▶ [GIVEN EXERCISE] Pick out every line in the items below that contains the word "separation", matching case exactly, and copy each of those lines.

▶ [DATA FOR THIS TASK]
* START *

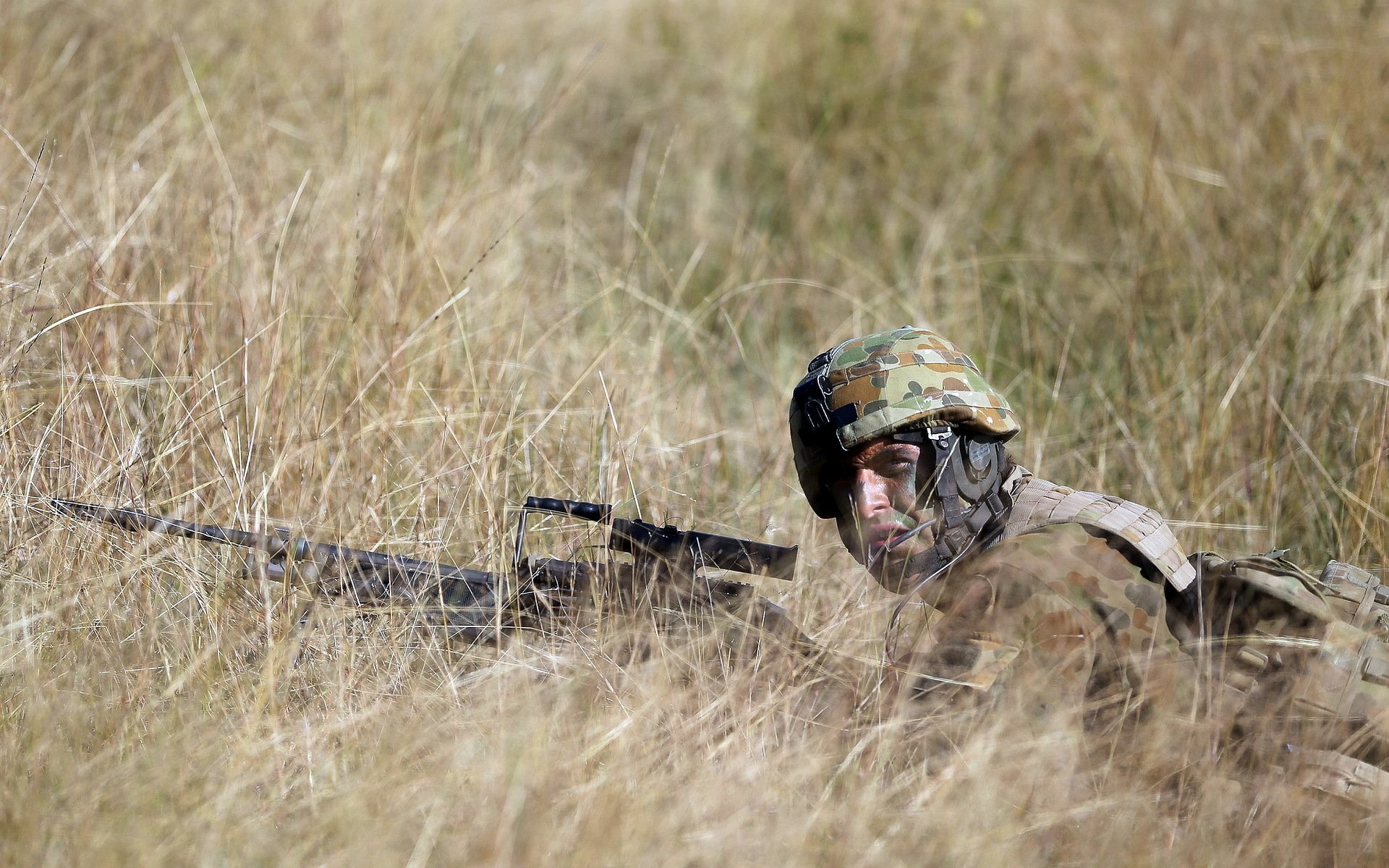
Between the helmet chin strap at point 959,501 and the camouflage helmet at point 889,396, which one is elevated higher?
the camouflage helmet at point 889,396

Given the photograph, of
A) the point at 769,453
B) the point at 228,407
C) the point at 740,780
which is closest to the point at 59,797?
the point at 740,780

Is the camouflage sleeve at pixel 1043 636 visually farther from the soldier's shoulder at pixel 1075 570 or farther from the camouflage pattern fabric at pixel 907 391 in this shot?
the camouflage pattern fabric at pixel 907 391

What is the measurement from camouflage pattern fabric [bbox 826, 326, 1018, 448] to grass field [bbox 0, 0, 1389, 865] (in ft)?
2.32

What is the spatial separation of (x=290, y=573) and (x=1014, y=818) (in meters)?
1.80

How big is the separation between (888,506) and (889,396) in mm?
264

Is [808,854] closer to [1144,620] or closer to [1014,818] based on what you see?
[1014,818]

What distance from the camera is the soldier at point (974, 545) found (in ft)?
8.94

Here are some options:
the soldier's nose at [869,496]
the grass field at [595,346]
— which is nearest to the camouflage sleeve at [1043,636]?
the grass field at [595,346]

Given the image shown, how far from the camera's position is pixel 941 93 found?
761cm

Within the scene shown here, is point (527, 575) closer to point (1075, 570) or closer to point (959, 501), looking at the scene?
point (959, 501)

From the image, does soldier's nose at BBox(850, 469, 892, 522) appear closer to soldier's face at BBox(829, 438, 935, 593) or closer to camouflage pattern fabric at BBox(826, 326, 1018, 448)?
soldier's face at BBox(829, 438, 935, 593)

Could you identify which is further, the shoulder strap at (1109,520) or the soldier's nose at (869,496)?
the soldier's nose at (869,496)

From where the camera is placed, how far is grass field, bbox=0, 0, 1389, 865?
8.70 feet

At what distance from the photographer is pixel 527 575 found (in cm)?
321
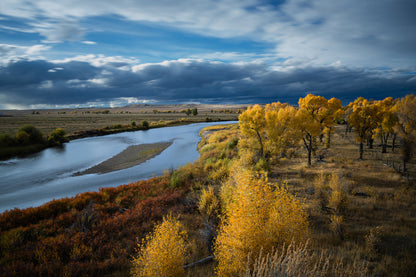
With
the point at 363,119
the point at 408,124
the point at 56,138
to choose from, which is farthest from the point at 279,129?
the point at 56,138

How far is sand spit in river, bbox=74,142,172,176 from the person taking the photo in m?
27.2

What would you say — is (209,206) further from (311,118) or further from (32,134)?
(32,134)

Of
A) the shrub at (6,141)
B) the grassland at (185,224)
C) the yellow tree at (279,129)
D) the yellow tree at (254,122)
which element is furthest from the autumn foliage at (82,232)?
the shrub at (6,141)

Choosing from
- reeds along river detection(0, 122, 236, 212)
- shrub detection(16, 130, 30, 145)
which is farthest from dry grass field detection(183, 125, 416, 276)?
shrub detection(16, 130, 30, 145)

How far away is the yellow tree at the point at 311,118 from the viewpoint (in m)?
24.0

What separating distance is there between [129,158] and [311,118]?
29.0 m

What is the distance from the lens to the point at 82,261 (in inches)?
362

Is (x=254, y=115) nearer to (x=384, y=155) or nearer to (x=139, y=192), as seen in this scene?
(x=139, y=192)

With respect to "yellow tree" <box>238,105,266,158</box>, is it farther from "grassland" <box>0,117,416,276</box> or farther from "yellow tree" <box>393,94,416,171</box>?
"yellow tree" <box>393,94,416,171</box>

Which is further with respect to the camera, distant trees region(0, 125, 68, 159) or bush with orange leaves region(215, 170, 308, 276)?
distant trees region(0, 125, 68, 159)

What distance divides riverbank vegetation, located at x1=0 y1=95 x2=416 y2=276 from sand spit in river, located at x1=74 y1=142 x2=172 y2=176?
10.1m

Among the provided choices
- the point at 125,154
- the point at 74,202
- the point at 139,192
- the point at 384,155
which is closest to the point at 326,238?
the point at 139,192

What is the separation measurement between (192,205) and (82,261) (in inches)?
298

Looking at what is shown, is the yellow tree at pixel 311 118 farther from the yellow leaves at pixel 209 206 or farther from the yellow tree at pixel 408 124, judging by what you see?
the yellow leaves at pixel 209 206
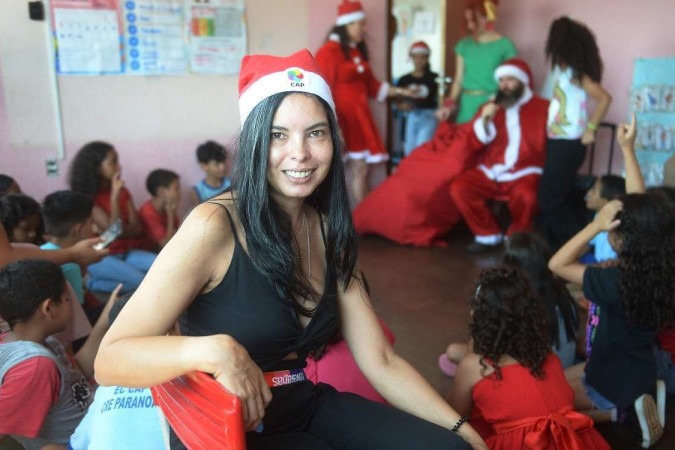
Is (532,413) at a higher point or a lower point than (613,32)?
lower

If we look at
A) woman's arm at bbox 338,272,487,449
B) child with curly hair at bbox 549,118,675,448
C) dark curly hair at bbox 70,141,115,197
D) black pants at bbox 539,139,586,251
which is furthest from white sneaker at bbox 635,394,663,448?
dark curly hair at bbox 70,141,115,197

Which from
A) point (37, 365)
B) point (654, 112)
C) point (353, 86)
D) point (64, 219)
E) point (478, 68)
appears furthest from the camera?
point (478, 68)

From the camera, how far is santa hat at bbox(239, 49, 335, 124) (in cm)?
133

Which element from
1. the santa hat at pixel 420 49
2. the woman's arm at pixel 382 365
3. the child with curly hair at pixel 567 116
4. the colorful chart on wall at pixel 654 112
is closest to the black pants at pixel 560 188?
the child with curly hair at pixel 567 116

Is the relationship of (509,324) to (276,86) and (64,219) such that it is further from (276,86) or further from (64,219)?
(64,219)

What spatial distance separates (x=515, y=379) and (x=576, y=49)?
10.2ft

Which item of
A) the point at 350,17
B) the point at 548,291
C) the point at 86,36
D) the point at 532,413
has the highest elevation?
the point at 350,17

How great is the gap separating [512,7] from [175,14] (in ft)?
10.5

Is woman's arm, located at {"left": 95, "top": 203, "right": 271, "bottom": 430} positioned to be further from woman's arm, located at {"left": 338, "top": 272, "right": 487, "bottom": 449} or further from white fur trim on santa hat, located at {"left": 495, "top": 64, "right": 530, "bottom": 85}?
white fur trim on santa hat, located at {"left": 495, "top": 64, "right": 530, "bottom": 85}

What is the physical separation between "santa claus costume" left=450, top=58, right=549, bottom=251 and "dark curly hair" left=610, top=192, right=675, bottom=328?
2.44m

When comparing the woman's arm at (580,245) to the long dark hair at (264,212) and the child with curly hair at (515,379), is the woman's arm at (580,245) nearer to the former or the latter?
the child with curly hair at (515,379)

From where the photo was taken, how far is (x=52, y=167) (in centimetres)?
430

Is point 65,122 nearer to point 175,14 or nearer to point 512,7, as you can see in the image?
point 175,14

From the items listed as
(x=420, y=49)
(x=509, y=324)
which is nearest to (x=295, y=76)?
(x=509, y=324)
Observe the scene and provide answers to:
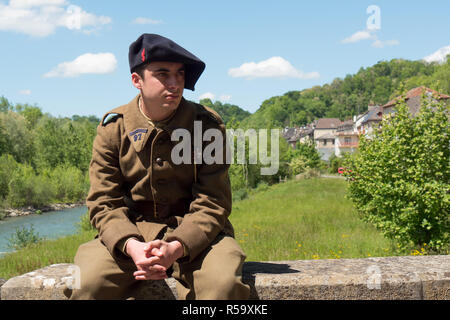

* END *

▶ [RESPONSE TO THIS EXERCISE]
What is the spatial separation of (x=290, y=573) and (x=1014, y=818) (in meters)?
How big is the separation between (888,506) and (889,396) in mm?
What is the separation measurement between (192,205) and (82,261) (in inches)?
What is the physical separation between "santa claus costume" left=450, top=58, right=549, bottom=251 and "dark curly hair" left=610, top=192, right=675, bottom=328?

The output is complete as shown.